BEGIN DATA RECORDS
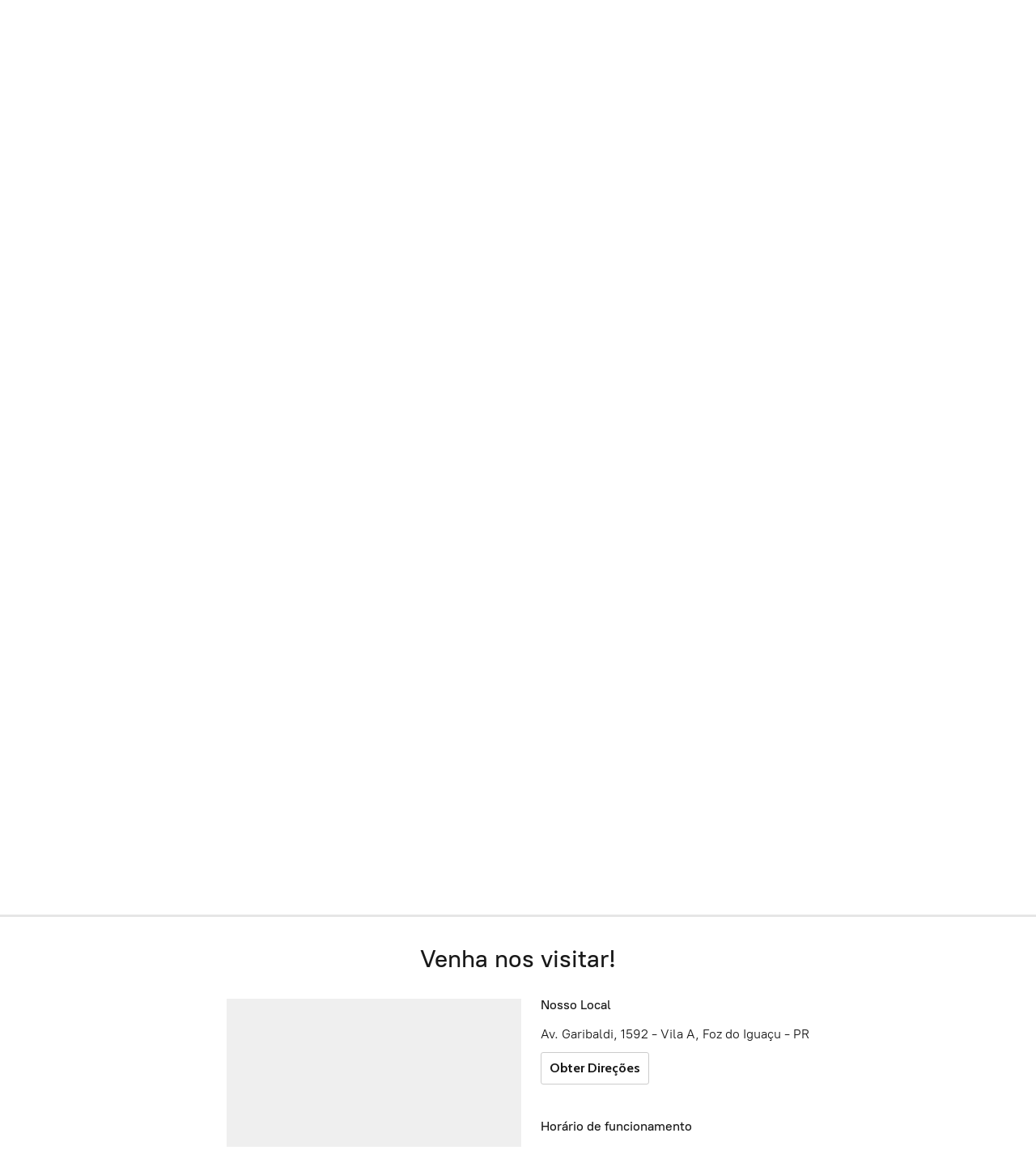

--- FILE ---
content_type: application/javascript;charset=utf-8
request_url: https://app.shopsettings.com/categories.js?ownerid=27150001&jsonp=menu.fill
body_size: 397
content:
menu.fill([{"id":47982033,"name":"Empadinhas Salgadas","nameForUrl":"Empadinhas Salgadas","link":"#!/Empadinhas-Salgadas/c/47982033","slug":"empadinhas-salgadas","dataLevel":1,"sub":null},{"id":47968074,"name":"Empadinhas Doces","nameForUrl":"Empadinhas Doces","link":"#!/Empadinhas-Doces/c/47968074","slug":"empadinhas-doces","dataLevel":1,"sub":null},{"id":47979054,"name":"Bolos de Café da Tarde","nameForUrl":"Bolos de Café da Tarde","link":"#!/Bolos-de-Café-da-Tarde/c/47979054","slug":"bolos-de-cafe-da-tarde","dataLevel":1,"sub":null},{"id":47974065,"name":"Salgados","nameForUrl":"Salgados","link":"#!/Salgados/c/47974065","slug":"salgados","dataLevel":1,"sub":null},{"id":47968075,"name":"Docinhos","nameForUrl":"Docinhos","link":"#!/Docinhos/c/47968075","slug":"docinhos","dataLevel":1,"sub":null},{"id":47979053,"name":"Bolos e Tortas","nameForUrl":"Bolos e Tortas","link":"#!/Bolos-e-Tortas/c/47979053","slug":"bolos-e-tortas","dataLevel":1,"sub":null},{"id":50377347,"name":"Bebidas","nameForUrl":"Bebidas","link":"#!/Bebidas/c/50377347","slug":"bebidas","dataLevel":1,"sub":null},{"id":47970062,"name":"Todos","nameForUrl":"Todos","link":"#!/Todos/c/47970062","slug":"todos","dataLevel":1,"sub":null}]);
END DATA RECORDS
*BRIEF:* All of the lines above should be copied exactly, apart from the pictures.

*SOLUTION BELOW:*
--- FILE ---
content_type: application/javascript;charset=utf-8
request_url: https://app.shopsettings.com/categories.js?ownerid=27150001&jsonp=menu.fill
body_size: 397
content:
menu.fill([{"id":47982033,"name":"Empadinhas Salgadas","nameForUrl":"Empadinhas Salgadas","link":"#!/Empadinhas-Salgadas/c/47982033","slug":"empadinhas-salgadas","dataLevel":1,"sub":null},{"id":47968074,"name":"Empadinhas Doces","nameForUrl":"Empadinhas Doces","link":"#!/Empadinhas-Doces/c/47968074","slug":"empadinhas-doces","dataLevel":1,"sub":null},{"id":47979054,"name":"Bolos de Café da Tarde","nameForUrl":"Bolos de Café da Tarde","link":"#!/Bolos-de-Café-da-Tarde/c/47979054","slug":"bolos-de-cafe-da-tarde","dataLevel":1,"sub":null},{"id":47974065,"name":"Salgados","nameForUrl":"Salgados","link":"#!/Salgados/c/47974065","slug":"salgados","dataLevel":1,"sub":null},{"id":47968075,"name":"Docinhos","nameForUrl":"Docinhos","link":"#!/Docinhos/c/47968075","slug":"docinhos","dataLevel":1,"sub":null},{"id":47979053,"name":"Bolos e Tortas","nameForUrl":"Bolos e Tortas","link":"#!/Bolos-e-Tortas/c/47979053","slug":"bolos-e-tortas","dataLevel":1,"sub":null},{"id":50377347,"name":"Bebidas","nameForUrl":"Bebidas","link":"#!/Bebidas/c/50377347","slug":"bebidas","dataLevel":1,"sub":null},{"id":47970062,"name":"Todos","nameForUrl":"Todos","link":"#!/Todos/c/47970062","slug":"todos","dataLevel":1,"sub":null}]);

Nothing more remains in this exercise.